▸ DO THIS:
Reproduce the material below word for word, keeping every line unchanged.

Material of questions about scenes

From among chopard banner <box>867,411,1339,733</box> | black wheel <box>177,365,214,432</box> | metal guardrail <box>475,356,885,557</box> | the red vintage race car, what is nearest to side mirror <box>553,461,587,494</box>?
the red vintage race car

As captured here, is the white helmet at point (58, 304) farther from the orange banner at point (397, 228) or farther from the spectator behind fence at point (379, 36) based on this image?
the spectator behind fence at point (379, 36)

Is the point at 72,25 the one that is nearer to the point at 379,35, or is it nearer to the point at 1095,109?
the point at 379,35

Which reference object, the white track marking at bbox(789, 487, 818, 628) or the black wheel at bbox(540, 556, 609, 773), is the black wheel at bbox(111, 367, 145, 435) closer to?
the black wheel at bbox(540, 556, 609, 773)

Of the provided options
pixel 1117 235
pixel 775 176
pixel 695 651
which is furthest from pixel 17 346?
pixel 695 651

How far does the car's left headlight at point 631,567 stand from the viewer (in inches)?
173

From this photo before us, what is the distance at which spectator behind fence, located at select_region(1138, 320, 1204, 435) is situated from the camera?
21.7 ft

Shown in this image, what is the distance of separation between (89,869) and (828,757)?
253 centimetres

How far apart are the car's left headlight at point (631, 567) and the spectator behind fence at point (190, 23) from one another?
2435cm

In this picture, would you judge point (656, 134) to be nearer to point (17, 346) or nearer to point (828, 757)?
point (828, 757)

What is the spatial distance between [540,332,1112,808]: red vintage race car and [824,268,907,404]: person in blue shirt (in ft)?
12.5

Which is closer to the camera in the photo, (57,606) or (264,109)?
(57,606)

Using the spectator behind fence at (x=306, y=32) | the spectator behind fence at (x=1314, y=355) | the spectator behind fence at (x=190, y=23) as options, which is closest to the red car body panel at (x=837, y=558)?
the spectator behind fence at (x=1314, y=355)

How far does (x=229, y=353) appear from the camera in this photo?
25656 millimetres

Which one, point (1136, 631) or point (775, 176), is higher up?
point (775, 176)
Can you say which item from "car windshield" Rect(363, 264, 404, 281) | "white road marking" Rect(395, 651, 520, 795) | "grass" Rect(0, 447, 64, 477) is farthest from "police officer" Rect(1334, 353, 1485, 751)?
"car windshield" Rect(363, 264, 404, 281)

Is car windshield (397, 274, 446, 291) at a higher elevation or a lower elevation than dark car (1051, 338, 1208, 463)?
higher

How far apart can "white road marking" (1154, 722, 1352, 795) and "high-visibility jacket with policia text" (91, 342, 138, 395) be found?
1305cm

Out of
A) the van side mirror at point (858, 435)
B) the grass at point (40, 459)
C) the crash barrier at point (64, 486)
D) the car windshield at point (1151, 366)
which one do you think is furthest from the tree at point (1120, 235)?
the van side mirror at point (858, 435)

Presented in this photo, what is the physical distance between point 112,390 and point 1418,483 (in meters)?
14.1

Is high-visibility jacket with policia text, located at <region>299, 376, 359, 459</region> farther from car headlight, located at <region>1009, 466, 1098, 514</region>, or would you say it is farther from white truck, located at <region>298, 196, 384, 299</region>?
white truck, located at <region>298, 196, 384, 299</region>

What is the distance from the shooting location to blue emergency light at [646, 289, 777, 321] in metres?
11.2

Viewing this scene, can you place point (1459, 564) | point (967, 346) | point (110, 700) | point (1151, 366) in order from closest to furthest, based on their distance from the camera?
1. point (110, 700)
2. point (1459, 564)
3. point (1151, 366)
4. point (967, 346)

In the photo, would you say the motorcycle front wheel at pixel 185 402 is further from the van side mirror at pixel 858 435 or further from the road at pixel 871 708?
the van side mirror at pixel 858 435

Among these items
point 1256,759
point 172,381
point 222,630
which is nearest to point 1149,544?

▸ ANSWER:
From among chopard banner <box>867,411,1339,733</box> | black wheel <box>177,365,214,432</box> | metal guardrail <box>475,356,885,557</box> | the red vintage race car, what is nearest to side mirror <box>553,461,587,494</box>?
the red vintage race car

As captured here, is the white helmet at point (58, 304) farther from the orange banner at point (397, 228) or farther from the spectator behind fence at point (379, 36) based on this image?
the spectator behind fence at point (379, 36)

Is the point at 72,25 the one that is nearer to the point at 379,35, or is it nearer to the point at 1095,109?
the point at 379,35

Which reference object, the white track marking at bbox(789, 487, 818, 628) or the black wheel at bbox(540, 556, 609, 773), is the black wheel at bbox(111, 367, 145, 435) closer to?
the black wheel at bbox(540, 556, 609, 773)

Of the provided options
pixel 1117 235
pixel 775 176
pixel 695 651
which is furthest from pixel 17 346?
pixel 695 651

How far does the car's left headlight at point 631,567 stand from the viewer (in inches)?
173

From this photo before us, what is the distance at which spectator behind fence, located at select_region(1138, 320, 1204, 435) is situated from the camera?
21.7 ft

Shown in this image, what is the distance of separation between (89,869) and (828,757)?
253 centimetres

How far apart are the car's left headlight at point (631, 567) and the spectator behind fence at point (190, 23) from one another?
2435cm

In this picture, would you judge point (656, 134) to be nearer to point (17, 346) or nearer to point (828, 757)?
point (828, 757)

What is the spatial distance between [540,332,1112,808]: red vintage race car and [824,268,907,404]: person in blue shirt (in ft)?
12.5

Which is closer to the camera in the photo, (57,606) or (264,109)?
(57,606)

Using the spectator behind fence at (x=306, y=32) | the spectator behind fence at (x=1314, y=355) | the spectator behind fence at (x=190, y=23) as options, which is closest to the red car body panel at (x=837, y=558)?
the spectator behind fence at (x=1314, y=355)

How far does (x=229, y=353) appear from the camera in this photo?
25656 millimetres

Which one, point (1136, 631) or point (775, 176), is higher up?
point (775, 176)
Can you say which item from "car windshield" Rect(363, 264, 404, 281) | "white road marking" Rect(395, 651, 520, 795) | "grass" Rect(0, 447, 64, 477) is farthest from "police officer" Rect(1334, 353, 1485, 751)?
"car windshield" Rect(363, 264, 404, 281)

Is car windshield (397, 274, 446, 291) at a higher elevation or a lower elevation than dark car (1051, 338, 1208, 463)?
higher

How far apart can "white road marking" (1154, 722, 1352, 795) and "high-visibility jacket with policia text" (91, 342, 138, 395) be found?
1305cm

Out of
A) the van side mirror at point (858, 435)
B) the grass at point (40, 459)
C) the crash barrier at point (64, 486)
D) the car windshield at point (1151, 366)
which one do you think is furthest from the tree at point (1120, 235)?
the van side mirror at point (858, 435)

Presented in this photo, what is the physical distance between point 112,390 and point 1418,483 (in meters)?
14.1

Is high-visibility jacket with policia text, located at <region>299, 376, 359, 459</region> farther from car headlight, located at <region>1009, 466, 1098, 514</region>, or would you say it is farther from white truck, located at <region>298, 196, 384, 299</region>?
white truck, located at <region>298, 196, 384, 299</region>

What is the distance from the shooting location to blue emergency light at [646, 289, 777, 321] in metres?
11.2

Viewing this scene, can you place point (1459, 564) | point (967, 346) | point (110, 700) | point (1151, 366) in order from closest to furthest, based on their distance from the camera?
1. point (110, 700)
2. point (1459, 564)
3. point (1151, 366)
4. point (967, 346)

In the photo, would you say the motorcycle front wheel at pixel 185 402 is further from the van side mirror at pixel 858 435 or further from the road at pixel 871 708?
the van side mirror at pixel 858 435

Among these items
point 1256,759
point 172,381
point 222,630
which is nearest to point 1149,544?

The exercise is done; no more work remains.